What does technological and digital revolution have to do with workforce planning? In today’s companies, work can be accomplished in many ways: by full-time employees, part-time employees, contract employees (outsourced, consultants), and now AI (robots, augmented reality, machine learning). With this variety of ways of doing work (including technology), the focus of talent management is less on planning a workforce than on accomplishing worktasks. The logic of worktask planning has six steps, as shown in figure 1.
Worktask planning brings technology into the talent world. Workforce planning is about placing people in the right job at the right time with the right skills. Worktask planning focuses more on how to accomplish a take either with people or through technology.
With a variety of ways of doing work (including technology), the focus of talent management is less on planning a workforce than on accomplishing work tasks
Culture over talent
Talent matters, but organization matters more to key results. In the Academy Awards, about 20 percent of the time, the movie that includes the Best Actor or Actress wins Best Picture. In the NBA, about 20 percent of the time, the team with the top scorer wins the NBA championship. Further, when Michael Jordan led the league in personal scoring but his team did not win the NBA championship (3 times), he averaged 34.55 points per game. But when Jordan led the league in personal scoring and his team won the championship (6 tines), he averaged only 30.5 points per game. When he personally scored less, the team won the championship. Teamwork wins.
Like movies and basketball (all sports actually), business today requires teamwork.
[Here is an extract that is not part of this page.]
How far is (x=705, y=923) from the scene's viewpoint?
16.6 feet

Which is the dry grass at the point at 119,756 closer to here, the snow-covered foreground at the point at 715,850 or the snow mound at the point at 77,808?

In our research (see Victory Through Organization) on 1200 businesses, we discovered that organization capability had four times (yes four times!) more impact on business results than individual competence (talent). Organization capability may occur in a plant, in a function, in a division, in a business unit, in a geographic unit, or enterprise wide.
So, talent advocates will be increasingly sensitive to the organization settings where they work, with attention on organization capabilities like innovation, collaboration, agility, customer centricity, external sensing and to creating the right culture.
I am sure that these four future focused agendas are a small snippet of future oriented talent focus. They are conceived continue to invest in talent as a way to help both people and organizations grow.